The cholera outbreak across Yemen, Sudan, South Sudan and Somalia is threatening hundreds of thousands of children, and funding and security are urgently needed to address the outbreak and rising rates of malnutrition, according to the United Nations Children's Fund. Yemen is currently experiencing the worst outbreak, with an estimated 260,000 suspected cases and more than 1,600 deaths — a quarter of whom have been children. The limited aid response in Yemen is exacerbating conditions amid an ongoing civil war, with a failing economy and health system and a shortage of clean water, as Devex reported. In Somalia, 1.4 million children are suffering from malnourishment; while in South Sudan, many fear the cholera outbreak could worsen during the rainy season. Supplies and funds are insufficient: in Yemen, just one-third of the funding needed has been fulfilled, according to U.N. data, and the World Health Organization has received only $18.2 million of its requested $64 million through the end of the year.
Five years after the United Kingdom pledged to make contraceptives available to an additional 120 million women and girls worldwide by 2020, the government — together with other donors, foundations, NGOs and new public and private actors — will gather again next week to celebrate progress at the London Family Planning Summit. But the question will also be asked: why are we only one-third of the way to hitting the mark? Advocacy groups expect additional funding announcements, but will nonetheless be eager to hear whether and how governments and the private sector will step up to fill the gap in funding left by U.S. President Donald Trump's reintroduction of the global gag rule on reproductive health funding. Australia pledged to prioritize gender equality with a target of 80 percent of aid directed at gender issues — but investment of the aid budget thus far has not matched this policy. It is considered unlikely that the Australian government will make a new financial contribution at the summit, despite its ambassador for women and girls attending.
World leaders from some of the 20 biggest economies are gathering in Hamburg, Germany, for the two-day G-20 summit, where global development issues are set to play an elevated role compared to previous summits. The German government expanded the agenda to include climate change, global health, partnerships with African countries and the 2030 Agenda for Sustainable Development. But questions over the United States’ future global leadership role and the Trump administration’s proposed cuts to foreign aid are likely to overshadow attempts at new commitments. Tensions between world leaders are also high amid uncertainty about the future of the Paris Climate Agreement, perilous migration and global health situations, and North Korea’s increasingly provocative behavior. Stay tuned for Devex’s on-the-ground reporting and catch up on our series that examines Germany as an emerging power in global development.

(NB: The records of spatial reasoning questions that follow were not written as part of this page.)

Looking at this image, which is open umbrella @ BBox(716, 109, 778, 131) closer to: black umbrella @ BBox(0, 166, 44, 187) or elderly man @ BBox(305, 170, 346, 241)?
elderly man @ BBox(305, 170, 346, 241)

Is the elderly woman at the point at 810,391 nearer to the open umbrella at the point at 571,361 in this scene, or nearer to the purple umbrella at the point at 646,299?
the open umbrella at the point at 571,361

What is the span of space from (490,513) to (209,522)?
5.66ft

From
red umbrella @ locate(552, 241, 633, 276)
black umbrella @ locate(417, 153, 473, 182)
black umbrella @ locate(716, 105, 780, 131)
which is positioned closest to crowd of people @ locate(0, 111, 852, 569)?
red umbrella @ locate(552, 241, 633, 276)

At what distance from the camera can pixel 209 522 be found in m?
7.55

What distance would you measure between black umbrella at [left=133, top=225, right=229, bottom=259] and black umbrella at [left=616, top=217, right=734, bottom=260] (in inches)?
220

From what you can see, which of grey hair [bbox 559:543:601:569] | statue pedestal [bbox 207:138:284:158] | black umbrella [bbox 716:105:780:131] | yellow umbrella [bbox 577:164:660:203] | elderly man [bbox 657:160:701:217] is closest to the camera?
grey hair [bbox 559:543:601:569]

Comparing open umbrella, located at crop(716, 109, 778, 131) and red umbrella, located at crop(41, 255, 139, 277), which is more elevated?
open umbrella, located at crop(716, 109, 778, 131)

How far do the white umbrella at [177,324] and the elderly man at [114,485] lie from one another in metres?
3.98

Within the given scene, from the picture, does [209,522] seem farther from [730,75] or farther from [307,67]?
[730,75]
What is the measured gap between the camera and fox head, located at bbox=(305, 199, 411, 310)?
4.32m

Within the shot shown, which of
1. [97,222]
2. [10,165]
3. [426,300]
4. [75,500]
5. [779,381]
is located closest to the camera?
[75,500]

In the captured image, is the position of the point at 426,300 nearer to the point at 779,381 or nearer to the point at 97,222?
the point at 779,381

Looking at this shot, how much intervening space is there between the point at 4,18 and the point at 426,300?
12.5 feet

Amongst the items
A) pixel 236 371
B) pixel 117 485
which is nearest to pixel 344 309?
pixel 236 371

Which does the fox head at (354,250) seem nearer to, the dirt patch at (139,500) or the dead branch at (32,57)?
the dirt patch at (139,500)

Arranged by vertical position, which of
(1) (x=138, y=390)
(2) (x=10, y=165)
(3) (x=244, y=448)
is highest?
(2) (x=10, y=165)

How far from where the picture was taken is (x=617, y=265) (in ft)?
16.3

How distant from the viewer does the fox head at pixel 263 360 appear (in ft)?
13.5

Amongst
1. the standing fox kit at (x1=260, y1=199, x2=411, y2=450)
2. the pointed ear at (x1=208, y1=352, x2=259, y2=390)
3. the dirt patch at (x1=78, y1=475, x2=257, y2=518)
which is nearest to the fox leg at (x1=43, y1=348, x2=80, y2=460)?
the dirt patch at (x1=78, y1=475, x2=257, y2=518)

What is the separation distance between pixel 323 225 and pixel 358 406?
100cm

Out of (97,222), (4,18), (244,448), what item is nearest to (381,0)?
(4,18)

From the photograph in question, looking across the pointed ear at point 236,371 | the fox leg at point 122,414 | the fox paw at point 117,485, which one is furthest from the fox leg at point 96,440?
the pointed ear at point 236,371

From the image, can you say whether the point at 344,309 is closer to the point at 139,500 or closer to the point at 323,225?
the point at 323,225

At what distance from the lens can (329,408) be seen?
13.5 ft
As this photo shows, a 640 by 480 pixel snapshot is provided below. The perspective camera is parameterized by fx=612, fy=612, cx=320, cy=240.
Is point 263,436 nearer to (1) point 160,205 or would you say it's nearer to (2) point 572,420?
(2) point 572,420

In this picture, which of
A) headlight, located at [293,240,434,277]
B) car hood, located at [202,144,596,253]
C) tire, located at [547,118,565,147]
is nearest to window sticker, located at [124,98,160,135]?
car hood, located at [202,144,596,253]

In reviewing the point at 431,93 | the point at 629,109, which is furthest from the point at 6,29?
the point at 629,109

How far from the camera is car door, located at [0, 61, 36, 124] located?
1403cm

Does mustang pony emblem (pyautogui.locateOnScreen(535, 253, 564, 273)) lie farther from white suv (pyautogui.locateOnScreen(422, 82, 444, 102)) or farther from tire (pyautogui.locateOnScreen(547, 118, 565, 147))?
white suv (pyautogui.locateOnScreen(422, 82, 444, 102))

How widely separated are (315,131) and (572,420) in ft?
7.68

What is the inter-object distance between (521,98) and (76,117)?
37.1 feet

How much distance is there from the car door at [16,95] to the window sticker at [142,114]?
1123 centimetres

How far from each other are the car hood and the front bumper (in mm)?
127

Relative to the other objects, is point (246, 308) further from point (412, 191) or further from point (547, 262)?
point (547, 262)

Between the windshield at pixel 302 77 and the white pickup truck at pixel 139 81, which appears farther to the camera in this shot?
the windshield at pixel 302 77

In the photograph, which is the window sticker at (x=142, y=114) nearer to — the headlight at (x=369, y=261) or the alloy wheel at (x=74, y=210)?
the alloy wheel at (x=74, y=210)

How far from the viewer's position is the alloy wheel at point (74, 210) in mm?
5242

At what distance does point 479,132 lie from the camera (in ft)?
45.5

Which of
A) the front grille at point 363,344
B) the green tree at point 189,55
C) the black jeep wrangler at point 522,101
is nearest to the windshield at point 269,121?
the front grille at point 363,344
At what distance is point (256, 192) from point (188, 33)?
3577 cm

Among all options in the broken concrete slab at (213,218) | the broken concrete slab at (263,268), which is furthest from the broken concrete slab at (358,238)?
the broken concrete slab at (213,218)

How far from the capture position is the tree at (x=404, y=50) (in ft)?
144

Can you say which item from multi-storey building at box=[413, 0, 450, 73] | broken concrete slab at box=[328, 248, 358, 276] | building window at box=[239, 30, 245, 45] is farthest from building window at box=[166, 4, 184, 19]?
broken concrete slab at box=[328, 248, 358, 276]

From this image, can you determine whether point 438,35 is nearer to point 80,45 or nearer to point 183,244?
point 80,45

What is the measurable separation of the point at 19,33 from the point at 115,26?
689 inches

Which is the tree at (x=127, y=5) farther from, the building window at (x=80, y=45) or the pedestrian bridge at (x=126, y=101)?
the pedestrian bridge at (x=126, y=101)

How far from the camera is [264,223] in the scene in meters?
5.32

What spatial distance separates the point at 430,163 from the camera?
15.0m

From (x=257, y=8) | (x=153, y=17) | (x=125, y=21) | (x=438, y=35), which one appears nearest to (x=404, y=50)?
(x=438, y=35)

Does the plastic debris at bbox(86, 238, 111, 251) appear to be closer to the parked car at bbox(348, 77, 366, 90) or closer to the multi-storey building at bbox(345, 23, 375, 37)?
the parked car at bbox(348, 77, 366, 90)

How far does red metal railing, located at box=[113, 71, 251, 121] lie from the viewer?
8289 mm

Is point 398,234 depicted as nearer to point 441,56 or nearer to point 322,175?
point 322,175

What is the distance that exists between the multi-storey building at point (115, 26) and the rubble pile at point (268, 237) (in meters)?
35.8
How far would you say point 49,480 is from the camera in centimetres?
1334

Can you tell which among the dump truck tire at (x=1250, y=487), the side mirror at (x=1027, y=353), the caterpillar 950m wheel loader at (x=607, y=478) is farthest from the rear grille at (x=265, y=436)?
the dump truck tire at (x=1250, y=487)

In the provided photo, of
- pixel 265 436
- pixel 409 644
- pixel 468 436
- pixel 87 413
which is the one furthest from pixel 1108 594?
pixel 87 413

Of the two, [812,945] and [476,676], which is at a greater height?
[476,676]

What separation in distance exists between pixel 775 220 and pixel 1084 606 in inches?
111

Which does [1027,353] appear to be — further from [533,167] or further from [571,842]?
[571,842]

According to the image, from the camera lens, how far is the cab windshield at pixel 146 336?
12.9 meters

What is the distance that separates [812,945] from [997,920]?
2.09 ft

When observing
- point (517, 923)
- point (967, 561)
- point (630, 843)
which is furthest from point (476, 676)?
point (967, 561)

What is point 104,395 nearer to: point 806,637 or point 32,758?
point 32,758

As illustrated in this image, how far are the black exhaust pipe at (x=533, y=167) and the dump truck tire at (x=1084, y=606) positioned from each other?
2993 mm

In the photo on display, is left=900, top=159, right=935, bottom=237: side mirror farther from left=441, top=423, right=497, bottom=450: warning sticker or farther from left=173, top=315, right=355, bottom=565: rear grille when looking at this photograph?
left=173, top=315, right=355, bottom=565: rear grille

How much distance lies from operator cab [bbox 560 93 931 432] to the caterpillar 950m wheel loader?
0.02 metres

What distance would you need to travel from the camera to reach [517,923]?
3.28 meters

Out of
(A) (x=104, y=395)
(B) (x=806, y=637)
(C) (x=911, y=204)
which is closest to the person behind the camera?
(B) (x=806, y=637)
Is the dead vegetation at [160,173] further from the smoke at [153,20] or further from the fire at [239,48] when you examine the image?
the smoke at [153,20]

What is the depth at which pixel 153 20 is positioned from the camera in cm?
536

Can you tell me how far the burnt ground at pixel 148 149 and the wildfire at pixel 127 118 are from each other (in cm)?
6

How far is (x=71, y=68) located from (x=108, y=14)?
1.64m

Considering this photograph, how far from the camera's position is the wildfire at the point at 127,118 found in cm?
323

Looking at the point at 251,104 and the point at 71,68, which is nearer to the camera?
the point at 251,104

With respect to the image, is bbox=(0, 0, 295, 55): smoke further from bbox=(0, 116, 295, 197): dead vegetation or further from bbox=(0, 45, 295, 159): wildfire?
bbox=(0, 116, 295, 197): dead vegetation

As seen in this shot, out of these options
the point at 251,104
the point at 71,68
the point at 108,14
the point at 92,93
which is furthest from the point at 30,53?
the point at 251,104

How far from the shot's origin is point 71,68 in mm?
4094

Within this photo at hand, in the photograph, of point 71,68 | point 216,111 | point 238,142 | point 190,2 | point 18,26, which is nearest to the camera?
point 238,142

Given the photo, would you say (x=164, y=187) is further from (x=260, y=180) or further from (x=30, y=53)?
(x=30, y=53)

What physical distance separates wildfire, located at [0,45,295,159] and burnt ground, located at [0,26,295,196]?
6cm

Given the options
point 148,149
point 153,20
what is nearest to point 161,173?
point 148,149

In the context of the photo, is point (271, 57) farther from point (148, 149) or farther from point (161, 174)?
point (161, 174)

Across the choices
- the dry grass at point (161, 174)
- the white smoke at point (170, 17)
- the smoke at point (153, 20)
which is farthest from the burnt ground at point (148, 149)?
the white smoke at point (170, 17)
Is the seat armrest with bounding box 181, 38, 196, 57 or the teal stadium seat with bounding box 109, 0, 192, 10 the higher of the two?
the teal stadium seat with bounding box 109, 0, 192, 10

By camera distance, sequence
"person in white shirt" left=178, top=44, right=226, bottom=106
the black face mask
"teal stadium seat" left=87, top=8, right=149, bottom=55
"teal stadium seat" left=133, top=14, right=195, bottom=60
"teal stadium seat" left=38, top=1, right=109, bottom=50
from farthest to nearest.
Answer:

The 29th African Union Summit came to a close this week. Featuring discussions between several African heads of state, it even received a guest appearance from WHO Director-General Tedros Adhanom Ghebreyesus before assuming his Geneva-based post on July 1. Among the highlights of the week include the signing of a roughly $8 million partnership with New Zealand. This agreement serves as the basis for the establishment and implementation of the “New Zealand-Africa Geothermal Facility," which will provide affordable, clean energy solutions to East African countries. During the summit the official DotAfrica domain also launched, allowing organizations, companies, and individuals connected with the African community and markets to register their businesses during an open registration period.
The Italian government threatened to close its ports to humanitarian rescue ships, turning them away to other countries during a surge in arrivals of refugees and undocumented migrants, with more than 12,000 landing in Italy over the course of a single weekend, according to the U.N. High Commissioner for Refugees. The threat sparked an emergency meeting of European ministers in Paris on Sunday, resulting in a promise to create a “code of conduct” for NGO-operated ships in the Mediterranean, alongside options for increased support to Libya, where most of the migrants are departing from. The details of the code are to be discussed at a meeting in Tallinn, Estonia, this week, but NGOs warned it risks limiting their ability to save lives. Around 80 percent of migrants traveling across the Mediterranean this year have landed in Italy, with the government saying it is not receiving enough support from the rest of the EU. Europe has been directing increasing levels of development aid toward the goal of reducing undocumented migration in recent times — sparking deep controversy among European NGOs, as Devex has reported. More than 2,000 people have died in the Mediterranean Sea so far this year, according to the International Organization for Migration, including 50 who are missing after a boat sank this week.